### Excerpt provided
Thursday, April 14, 2016

Trigger Fingers Turn To Twitter Fingers: Sports In The Digital Age

On June 30, 1962, Sandy Koufax threw the first of his four career no-hitters for the Los Angeles Dodgers against the New York Mets. Recorded baseball was so primitive at the time that only a single radio version of the game remains today for fans to relive the experience. More than 30 years later, when NBC cut away from game 5 of the Rockets-Knicks NBA Finals to follow the O.J. Simpson car chase in 1994, nobody outside of the arena knew what was happening on the court.

However, the technological revolution of the 21st century has created a more accessible viewing experience for fans at the game, and for those watching at home. The availability of sports data has allowed for more inclusive online sports fandom, and social media and massage boards have contributed to the continual reproduction of the sporting spectacle.

Despite individuals increasingly feeling associated with an online sporting community through social media, sports in the digital age remain reliant on the construction of heroic sporting narratives. While social media does not ostensibly exclude fans from the sporting sphere as much as it did in the past, it upholds a groupthink ideology that marginalizes opinions outside of the collective norm. Overall, social media and new sporting technology have allowed fans to establish a connection with each other and better understand the game, and for the players, new data has emphasized certain sporting techniques to perform at a higher level, but created ambiguity over who controls, and releases, technological data.

The data revolution has allowed sports teams to use wearable technologies to track player movement and apply health standards to regulate their physical activity. Teams have attempted to use data analysis to improve performance and keep players healthy, and biometrics have allowed players to use the data as a reference point for their physical activity. Player Position Tracking is penetrating all the professional sports, especially basketball and soccer, because the technology has given athletes a way to monitor themselves. 


The Seattle Sounders use wearable tracking devices to monitor their players during practice.

### Recorded information

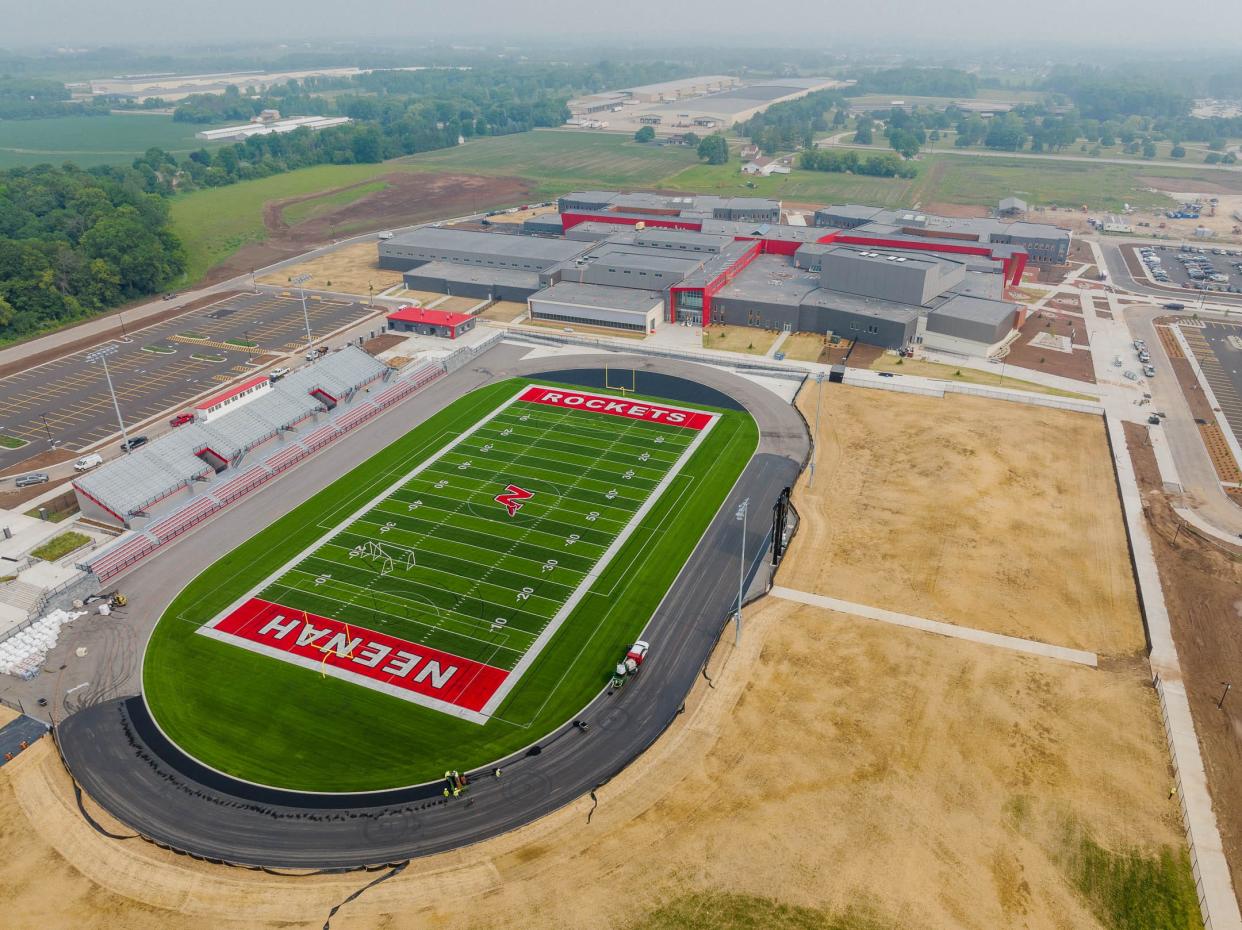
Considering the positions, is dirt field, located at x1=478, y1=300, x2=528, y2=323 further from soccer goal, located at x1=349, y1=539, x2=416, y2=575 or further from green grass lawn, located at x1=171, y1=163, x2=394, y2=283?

### Prompt
From the post on sports in the digital age, print the part that opens with the words containing "Trigger Fingers Turn" and closes with "on the court.".

### The output
Trigger Fingers Turn To Twitter Fingers: Sports In The Digital Age

On June 30, 1962, Sandy Koufax threw the first of his four career no-hitters for the Los Angeles Dodgers against the New York Mets. Recorded baseball was so primitive at the time that only a single radio version of the game remains today for fans to relive the experience. More than 30 years later, when NBC cut away from game 5 of the Rockets-Knicks NBA Finals to follow the O.J. Simpson car chase in 1994, nobody outside of the arena knew what was happening on the court.